About this exercise:
Scanning the listing below, tally every line where the string "target" shows up, then state the count alone.

Source material:
┄┄┄┄┄┄┄┄┄┄┄┄┄┄┄┄┄┄┄┄

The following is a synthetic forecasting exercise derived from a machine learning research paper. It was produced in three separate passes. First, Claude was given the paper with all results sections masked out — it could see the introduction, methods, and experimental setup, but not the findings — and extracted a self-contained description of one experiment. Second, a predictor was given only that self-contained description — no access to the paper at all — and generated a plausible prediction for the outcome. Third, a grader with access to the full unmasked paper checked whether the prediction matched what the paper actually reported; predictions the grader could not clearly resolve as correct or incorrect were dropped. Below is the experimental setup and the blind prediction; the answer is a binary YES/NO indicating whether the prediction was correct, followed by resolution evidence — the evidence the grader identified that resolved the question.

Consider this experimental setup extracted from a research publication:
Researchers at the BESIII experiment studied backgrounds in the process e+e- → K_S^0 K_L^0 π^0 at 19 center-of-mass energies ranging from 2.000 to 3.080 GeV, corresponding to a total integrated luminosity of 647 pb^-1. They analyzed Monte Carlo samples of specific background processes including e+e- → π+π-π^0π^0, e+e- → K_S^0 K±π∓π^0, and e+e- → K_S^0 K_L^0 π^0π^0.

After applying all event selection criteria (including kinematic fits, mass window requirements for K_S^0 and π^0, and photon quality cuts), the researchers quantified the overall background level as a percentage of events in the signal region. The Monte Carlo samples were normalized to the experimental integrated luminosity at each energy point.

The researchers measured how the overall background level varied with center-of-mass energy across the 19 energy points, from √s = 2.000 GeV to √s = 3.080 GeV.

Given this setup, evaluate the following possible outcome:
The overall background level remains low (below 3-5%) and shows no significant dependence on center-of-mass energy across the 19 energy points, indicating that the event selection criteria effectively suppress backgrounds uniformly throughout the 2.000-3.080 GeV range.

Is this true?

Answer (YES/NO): NO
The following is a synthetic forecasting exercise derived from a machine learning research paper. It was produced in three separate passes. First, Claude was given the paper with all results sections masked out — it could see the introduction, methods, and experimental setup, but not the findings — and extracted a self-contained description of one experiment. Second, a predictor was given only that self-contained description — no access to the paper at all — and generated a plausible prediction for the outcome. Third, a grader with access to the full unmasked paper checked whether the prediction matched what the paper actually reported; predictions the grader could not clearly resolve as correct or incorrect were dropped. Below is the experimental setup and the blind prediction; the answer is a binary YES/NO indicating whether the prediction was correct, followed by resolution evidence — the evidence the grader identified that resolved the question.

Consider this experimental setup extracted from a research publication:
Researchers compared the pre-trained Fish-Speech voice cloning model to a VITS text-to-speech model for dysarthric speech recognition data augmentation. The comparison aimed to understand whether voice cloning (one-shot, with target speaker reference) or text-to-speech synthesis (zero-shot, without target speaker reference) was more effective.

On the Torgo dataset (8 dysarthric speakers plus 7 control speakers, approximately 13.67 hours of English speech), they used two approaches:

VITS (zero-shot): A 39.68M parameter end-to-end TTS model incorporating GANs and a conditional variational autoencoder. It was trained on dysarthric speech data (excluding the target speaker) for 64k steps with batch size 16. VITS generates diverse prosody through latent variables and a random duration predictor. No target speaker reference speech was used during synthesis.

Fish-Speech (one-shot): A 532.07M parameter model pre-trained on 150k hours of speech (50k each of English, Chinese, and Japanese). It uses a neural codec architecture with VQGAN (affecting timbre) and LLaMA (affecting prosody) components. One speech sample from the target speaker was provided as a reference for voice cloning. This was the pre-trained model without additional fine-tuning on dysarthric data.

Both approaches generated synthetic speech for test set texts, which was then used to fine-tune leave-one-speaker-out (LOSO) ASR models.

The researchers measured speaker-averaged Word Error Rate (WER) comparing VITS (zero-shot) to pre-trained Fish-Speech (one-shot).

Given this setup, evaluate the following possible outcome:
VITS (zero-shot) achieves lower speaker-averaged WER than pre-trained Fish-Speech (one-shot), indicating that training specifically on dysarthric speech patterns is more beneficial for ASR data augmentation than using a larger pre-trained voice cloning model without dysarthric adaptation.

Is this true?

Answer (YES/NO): NO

┄┄┄┄┄┄┄┄┄┄┄┄┄┄┄┄┄┄┄┄

Solved exercise:
3